(Saved entries)
▬▬▬▬▬▬
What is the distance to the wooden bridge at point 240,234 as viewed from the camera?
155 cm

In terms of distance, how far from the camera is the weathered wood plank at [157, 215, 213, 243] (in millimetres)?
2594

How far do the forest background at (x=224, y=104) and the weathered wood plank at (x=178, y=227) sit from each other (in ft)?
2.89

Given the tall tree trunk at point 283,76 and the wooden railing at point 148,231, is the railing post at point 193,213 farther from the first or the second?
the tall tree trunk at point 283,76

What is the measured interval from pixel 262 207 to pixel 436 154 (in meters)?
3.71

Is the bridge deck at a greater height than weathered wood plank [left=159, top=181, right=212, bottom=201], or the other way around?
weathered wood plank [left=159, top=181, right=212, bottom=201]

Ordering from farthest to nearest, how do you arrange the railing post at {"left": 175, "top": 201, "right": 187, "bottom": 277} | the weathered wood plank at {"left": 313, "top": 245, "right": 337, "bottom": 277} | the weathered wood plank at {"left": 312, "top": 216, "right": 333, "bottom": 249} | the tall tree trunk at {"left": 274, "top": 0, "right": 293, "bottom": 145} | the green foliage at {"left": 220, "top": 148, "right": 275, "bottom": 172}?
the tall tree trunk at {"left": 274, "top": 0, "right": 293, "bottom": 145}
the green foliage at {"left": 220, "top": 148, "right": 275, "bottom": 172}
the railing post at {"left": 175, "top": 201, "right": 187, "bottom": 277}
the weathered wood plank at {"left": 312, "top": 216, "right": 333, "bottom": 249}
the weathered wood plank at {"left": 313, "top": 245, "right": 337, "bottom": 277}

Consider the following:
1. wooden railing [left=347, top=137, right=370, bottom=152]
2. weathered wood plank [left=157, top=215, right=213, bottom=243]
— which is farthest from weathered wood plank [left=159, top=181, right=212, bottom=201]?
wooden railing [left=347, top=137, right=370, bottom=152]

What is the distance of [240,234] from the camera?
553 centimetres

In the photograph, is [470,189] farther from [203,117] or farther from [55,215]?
▬▬▬▬▬▬
YOUR INSTRUCTIONS: In how many lines of the records does the word "distance" appear? Reply with only the number.

EXERCISE OUTPUT: 3